→ Task description:
Please transcribe the email about Windows fast startup, starting at the words "On 08/28/2014 04:45" and ending after "see no difference.".

→ Selected text:
○ ○ ○ ○ ○
On 08/28/2014 04:45 PM, Joe wrote:
> On Thu, 28 Aug 2014 12:54:44 -0700
> "Kevin O'Gorman" <kogor...@gmail.com> wrote:
> 
> 
>>> This was no help.  Only one suggestion was new to me: disabling fast
>> startup in Windows.  I did that but see no difference.
>>
>>
>>
> That may have been inspired by something I originally posted, but
> wouldn't be relevant here. The easily accessible Windows 8 shutdown
> command does nothing of the sort, but goes into (I believe) standby to
> RAM. It is necessary to dig into the Power entry in the charms to
> actually turn off the power. Standby is OK when you know you will be
> using the machine again within 24 hours or so and the battery is full.
> 

Minor correction here:  The fastboot is a hybrid hibernate, not
suspension.  The userspace stuff closes as in a normal shutdown, but
then the OS hibernates and the system powers off. The OS/driver/services
state is saved and restored from the hibernate file. It's not a normal
hibernate, since the user stuff isn't saved, hence "hybrid".
○ ○ ○ ○ ○
→ Listing:
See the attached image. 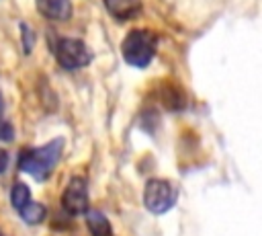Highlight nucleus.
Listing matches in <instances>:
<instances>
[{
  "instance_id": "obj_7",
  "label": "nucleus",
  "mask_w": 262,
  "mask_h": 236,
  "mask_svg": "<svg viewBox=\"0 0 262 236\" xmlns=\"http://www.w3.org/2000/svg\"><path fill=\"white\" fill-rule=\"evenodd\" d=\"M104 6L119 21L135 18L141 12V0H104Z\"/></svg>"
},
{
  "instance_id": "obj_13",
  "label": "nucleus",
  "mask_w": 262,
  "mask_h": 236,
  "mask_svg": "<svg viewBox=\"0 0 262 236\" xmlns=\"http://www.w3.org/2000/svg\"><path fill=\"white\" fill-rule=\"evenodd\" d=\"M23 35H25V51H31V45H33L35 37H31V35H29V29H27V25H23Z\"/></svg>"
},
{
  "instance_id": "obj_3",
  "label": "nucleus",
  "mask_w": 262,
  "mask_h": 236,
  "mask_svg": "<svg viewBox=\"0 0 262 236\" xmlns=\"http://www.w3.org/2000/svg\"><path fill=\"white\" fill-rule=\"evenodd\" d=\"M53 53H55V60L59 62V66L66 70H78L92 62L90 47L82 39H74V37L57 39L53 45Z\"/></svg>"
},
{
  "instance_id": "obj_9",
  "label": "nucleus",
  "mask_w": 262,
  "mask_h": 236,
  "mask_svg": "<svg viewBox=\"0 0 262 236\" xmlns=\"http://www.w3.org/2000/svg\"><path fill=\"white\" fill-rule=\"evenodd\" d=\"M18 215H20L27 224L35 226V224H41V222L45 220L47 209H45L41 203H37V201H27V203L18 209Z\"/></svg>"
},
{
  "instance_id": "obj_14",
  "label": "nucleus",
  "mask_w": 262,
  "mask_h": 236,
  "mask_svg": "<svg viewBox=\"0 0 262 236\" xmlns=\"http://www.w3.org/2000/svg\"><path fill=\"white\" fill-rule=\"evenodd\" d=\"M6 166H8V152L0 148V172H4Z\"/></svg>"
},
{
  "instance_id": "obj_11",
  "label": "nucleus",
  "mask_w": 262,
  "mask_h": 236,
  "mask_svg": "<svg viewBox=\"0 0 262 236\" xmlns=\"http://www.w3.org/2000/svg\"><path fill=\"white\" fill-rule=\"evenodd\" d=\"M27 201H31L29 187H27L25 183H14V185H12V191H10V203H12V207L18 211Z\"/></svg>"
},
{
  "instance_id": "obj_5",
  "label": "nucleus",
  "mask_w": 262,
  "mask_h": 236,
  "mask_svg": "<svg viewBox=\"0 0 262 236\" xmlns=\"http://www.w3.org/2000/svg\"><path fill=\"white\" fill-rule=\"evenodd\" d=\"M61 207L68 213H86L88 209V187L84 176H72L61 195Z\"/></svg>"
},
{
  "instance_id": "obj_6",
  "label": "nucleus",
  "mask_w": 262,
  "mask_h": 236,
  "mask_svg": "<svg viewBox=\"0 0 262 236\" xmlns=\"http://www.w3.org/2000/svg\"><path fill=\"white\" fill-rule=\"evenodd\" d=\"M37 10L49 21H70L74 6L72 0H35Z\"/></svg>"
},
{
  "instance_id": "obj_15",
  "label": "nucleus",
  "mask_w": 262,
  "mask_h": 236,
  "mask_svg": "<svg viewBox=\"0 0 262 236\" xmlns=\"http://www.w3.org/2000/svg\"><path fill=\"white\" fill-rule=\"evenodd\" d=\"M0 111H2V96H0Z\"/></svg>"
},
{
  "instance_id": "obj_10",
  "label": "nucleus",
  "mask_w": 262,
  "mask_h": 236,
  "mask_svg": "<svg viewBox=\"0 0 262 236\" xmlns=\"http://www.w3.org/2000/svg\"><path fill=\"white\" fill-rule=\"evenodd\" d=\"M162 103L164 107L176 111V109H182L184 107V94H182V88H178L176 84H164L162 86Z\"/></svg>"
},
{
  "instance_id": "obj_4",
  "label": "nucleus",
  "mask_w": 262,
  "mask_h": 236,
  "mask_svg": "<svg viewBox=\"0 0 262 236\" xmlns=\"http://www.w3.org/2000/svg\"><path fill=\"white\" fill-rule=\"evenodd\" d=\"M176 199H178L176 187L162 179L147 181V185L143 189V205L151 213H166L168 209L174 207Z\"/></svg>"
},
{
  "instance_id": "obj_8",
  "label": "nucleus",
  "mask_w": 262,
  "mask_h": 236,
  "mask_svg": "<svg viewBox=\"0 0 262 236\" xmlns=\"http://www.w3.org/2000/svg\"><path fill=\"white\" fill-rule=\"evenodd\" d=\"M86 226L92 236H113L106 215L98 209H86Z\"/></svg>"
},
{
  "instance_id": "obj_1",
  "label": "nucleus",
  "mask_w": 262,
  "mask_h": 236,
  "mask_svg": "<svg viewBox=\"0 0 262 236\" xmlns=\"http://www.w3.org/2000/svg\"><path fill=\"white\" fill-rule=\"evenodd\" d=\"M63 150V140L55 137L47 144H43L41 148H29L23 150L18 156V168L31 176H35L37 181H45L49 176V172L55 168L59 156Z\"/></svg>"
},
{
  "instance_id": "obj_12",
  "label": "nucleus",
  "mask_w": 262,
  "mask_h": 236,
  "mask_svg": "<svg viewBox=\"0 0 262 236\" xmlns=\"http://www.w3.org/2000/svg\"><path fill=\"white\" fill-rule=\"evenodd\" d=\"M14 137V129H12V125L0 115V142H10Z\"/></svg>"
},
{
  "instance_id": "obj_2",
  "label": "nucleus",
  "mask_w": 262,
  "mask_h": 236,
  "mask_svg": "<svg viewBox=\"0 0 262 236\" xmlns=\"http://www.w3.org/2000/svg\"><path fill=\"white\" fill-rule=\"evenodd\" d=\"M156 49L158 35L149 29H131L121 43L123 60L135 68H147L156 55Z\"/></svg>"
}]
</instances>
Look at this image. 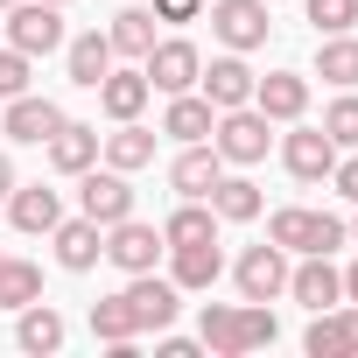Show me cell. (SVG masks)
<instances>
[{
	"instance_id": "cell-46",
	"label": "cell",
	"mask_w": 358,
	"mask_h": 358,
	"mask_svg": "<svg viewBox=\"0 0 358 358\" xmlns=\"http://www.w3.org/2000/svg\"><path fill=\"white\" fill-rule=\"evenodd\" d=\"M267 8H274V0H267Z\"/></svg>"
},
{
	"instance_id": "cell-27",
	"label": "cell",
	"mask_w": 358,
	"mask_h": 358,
○ ○ ○ ○ ○
→ Reply:
On 08/28/2014 04:45 PM, Joe wrote:
> On Thu, 28 Aug 2014 12:54:44 -0700
> "Kevin O'Gorman" <kogor...@gmail.com> wrote:
> 
> 
>>> This was no help.  Only one suggestion was new to me: disabling fast
>> startup in Windows.  I did that but see no difference.